Questions about scene geometry
__________________________________________________
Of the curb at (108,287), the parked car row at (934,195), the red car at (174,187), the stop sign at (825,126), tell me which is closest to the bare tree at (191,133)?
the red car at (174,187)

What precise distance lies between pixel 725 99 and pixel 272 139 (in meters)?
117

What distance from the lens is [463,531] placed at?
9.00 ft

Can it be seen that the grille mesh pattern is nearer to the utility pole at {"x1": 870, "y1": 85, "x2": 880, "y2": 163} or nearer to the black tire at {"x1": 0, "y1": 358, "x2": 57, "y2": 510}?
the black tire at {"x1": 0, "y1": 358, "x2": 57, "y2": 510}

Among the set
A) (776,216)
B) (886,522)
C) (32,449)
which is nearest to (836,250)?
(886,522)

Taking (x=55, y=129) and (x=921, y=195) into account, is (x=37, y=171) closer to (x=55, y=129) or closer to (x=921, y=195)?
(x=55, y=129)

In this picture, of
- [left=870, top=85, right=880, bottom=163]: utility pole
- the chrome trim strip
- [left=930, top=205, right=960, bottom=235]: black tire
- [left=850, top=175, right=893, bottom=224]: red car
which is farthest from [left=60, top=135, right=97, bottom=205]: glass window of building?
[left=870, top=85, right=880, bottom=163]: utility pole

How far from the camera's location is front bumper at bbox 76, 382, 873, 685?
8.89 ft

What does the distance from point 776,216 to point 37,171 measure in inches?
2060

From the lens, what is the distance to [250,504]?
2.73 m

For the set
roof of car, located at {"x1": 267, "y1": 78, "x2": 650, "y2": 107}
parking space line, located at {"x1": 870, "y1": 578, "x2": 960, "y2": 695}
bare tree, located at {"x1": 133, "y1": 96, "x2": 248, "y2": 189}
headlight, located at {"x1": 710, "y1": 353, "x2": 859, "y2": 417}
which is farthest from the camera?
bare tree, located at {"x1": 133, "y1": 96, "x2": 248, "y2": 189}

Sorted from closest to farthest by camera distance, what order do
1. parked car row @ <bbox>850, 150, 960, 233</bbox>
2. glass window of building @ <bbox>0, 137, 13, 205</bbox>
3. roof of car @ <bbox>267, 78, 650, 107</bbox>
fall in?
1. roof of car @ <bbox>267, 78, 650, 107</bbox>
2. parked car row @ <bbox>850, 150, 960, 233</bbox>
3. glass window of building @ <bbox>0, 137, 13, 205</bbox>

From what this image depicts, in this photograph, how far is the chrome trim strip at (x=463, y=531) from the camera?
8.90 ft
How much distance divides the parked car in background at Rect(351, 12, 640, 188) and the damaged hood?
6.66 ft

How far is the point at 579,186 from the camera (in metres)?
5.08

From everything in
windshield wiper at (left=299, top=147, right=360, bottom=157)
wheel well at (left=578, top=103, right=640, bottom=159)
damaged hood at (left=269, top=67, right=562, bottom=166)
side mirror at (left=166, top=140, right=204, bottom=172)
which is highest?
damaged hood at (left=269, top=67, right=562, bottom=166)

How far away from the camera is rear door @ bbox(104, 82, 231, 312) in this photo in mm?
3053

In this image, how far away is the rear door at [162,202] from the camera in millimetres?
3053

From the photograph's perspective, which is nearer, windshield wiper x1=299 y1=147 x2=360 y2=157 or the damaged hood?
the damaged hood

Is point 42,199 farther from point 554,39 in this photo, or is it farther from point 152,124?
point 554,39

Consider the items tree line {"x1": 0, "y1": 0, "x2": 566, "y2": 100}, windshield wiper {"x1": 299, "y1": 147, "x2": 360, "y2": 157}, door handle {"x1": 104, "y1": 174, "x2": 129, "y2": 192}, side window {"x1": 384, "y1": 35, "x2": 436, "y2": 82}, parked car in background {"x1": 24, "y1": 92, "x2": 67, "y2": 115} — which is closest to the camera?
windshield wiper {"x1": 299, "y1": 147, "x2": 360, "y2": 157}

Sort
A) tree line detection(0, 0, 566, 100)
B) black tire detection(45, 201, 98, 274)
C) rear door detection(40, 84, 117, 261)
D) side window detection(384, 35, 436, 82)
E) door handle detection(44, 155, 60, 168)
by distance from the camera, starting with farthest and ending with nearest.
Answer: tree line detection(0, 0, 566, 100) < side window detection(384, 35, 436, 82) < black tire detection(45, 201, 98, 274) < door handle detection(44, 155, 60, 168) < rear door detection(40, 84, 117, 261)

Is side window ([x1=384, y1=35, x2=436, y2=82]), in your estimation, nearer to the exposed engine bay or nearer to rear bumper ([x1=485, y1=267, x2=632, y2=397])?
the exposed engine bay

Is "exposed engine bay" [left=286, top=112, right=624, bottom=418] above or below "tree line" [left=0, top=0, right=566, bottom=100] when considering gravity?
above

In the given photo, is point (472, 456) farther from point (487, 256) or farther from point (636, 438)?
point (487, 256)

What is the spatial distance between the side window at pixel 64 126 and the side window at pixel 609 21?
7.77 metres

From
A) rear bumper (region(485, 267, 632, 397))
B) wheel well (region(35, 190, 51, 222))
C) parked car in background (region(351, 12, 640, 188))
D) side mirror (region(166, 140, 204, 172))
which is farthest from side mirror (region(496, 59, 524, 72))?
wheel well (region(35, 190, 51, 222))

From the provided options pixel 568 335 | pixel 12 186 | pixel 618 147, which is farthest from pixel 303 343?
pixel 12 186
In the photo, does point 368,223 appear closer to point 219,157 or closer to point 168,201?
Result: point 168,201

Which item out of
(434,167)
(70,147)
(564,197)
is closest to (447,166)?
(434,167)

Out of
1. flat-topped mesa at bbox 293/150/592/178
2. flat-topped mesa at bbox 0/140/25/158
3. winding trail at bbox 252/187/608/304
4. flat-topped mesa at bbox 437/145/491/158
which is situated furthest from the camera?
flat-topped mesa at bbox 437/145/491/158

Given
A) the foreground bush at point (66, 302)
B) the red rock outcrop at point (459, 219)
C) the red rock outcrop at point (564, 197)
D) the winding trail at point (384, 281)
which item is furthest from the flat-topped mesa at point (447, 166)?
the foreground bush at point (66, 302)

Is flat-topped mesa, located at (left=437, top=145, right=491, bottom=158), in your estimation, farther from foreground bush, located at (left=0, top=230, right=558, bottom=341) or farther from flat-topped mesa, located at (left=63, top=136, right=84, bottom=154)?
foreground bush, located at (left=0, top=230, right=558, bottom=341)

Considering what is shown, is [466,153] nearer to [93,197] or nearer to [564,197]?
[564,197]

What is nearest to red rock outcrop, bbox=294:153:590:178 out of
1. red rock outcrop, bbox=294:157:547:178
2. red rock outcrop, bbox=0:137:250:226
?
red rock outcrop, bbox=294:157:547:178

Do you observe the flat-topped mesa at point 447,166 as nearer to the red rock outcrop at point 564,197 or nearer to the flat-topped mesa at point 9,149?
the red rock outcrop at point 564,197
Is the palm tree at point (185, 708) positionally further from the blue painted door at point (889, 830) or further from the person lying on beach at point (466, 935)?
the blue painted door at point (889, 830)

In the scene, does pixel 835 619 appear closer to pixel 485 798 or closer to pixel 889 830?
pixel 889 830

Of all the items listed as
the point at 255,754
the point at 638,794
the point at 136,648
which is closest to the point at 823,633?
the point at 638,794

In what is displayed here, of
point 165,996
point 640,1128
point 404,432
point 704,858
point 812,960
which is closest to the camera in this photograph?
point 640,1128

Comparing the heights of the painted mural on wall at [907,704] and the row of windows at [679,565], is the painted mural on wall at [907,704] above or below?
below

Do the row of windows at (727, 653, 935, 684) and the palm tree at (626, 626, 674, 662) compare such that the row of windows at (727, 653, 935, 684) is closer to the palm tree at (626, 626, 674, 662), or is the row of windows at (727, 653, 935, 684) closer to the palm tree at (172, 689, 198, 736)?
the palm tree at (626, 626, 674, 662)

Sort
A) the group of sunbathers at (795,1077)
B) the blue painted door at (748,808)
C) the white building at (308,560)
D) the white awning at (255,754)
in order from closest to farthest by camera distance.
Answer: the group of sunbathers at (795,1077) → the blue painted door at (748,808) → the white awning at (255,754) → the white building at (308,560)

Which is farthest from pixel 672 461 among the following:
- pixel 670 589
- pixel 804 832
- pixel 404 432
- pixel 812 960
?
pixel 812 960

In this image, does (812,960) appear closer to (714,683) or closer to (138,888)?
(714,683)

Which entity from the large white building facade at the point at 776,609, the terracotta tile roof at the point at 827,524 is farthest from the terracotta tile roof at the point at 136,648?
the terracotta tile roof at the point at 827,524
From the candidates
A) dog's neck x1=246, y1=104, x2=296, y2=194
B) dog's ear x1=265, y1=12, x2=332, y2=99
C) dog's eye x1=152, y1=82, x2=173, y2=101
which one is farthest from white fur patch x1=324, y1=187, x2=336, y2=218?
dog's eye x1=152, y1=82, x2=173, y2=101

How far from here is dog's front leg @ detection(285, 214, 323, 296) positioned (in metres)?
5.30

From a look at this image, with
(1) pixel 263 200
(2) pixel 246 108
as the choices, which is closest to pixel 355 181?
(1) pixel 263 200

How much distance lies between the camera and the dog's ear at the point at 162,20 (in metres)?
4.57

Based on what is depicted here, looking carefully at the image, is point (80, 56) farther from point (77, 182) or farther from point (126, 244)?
__________________________________________________
» **WHAT IS NEEDED**:
Set down, exactly and in full, the lines from the one containing "From the candidates" through the end of the entries; no other line belongs.

» **RESPONSE TO THE TASK**:
From the candidates
A) dog's neck x1=246, y1=104, x2=296, y2=194
B) dog's ear x1=265, y1=12, x2=332, y2=99
C) dog's eye x1=152, y1=82, x2=173, y2=101
which one is farthest from white fur patch x1=324, y1=187, x2=336, y2=218?
dog's eye x1=152, y1=82, x2=173, y2=101

How far from here is dog's front leg @ detection(285, 214, 323, 296) positioned (in metres)?
5.30

From a look at this image, with
(1) pixel 263 200
(2) pixel 246 108
as the choices, which is closest to pixel 355 181?
(1) pixel 263 200

How much distance lies between the camera and the dog's ear at the point at 162,20 (in metres)?
4.57

Based on what is depicted here, looking carefully at the image, is point (80, 56) farther from point (77, 182) or farther from point (126, 244)?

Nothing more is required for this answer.